Challenge: Count the lines in the rows below that contain the word "lens", and reply with only that number.

The data:
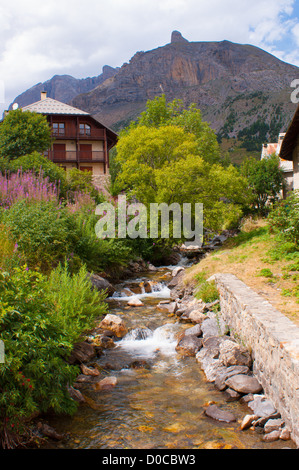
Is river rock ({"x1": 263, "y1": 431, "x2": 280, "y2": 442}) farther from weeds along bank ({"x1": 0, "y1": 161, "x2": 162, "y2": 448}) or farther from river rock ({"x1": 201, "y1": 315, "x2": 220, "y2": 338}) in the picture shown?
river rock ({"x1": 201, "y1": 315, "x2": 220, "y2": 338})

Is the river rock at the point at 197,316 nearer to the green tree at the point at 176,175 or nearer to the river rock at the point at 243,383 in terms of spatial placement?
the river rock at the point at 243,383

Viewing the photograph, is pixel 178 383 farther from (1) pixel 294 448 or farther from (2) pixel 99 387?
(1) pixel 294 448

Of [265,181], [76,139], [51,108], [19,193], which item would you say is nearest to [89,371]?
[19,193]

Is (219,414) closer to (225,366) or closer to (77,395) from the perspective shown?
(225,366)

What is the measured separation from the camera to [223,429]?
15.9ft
==
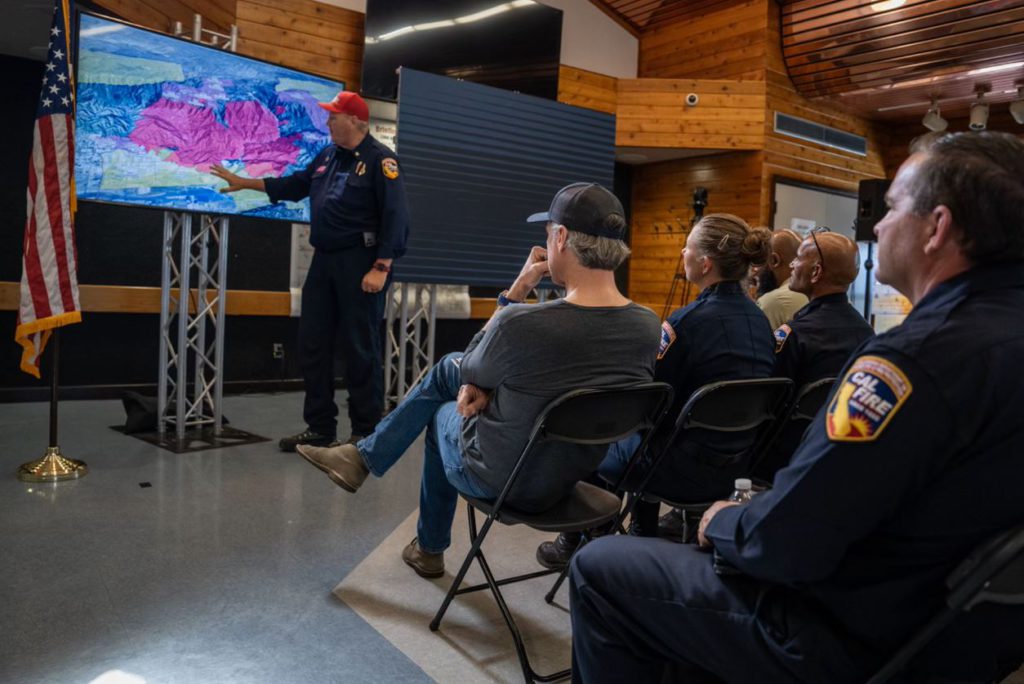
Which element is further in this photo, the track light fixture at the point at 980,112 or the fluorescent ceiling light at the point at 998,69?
* * *
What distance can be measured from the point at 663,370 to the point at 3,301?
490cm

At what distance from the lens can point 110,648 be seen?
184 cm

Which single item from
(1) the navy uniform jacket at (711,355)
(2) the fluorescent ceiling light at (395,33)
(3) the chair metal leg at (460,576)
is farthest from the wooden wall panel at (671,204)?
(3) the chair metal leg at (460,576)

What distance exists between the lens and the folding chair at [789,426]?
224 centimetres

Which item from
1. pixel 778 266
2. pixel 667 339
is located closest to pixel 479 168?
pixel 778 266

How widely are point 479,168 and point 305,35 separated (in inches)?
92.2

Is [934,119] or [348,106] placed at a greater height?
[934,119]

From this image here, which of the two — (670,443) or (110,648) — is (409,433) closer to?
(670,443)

Final result: 2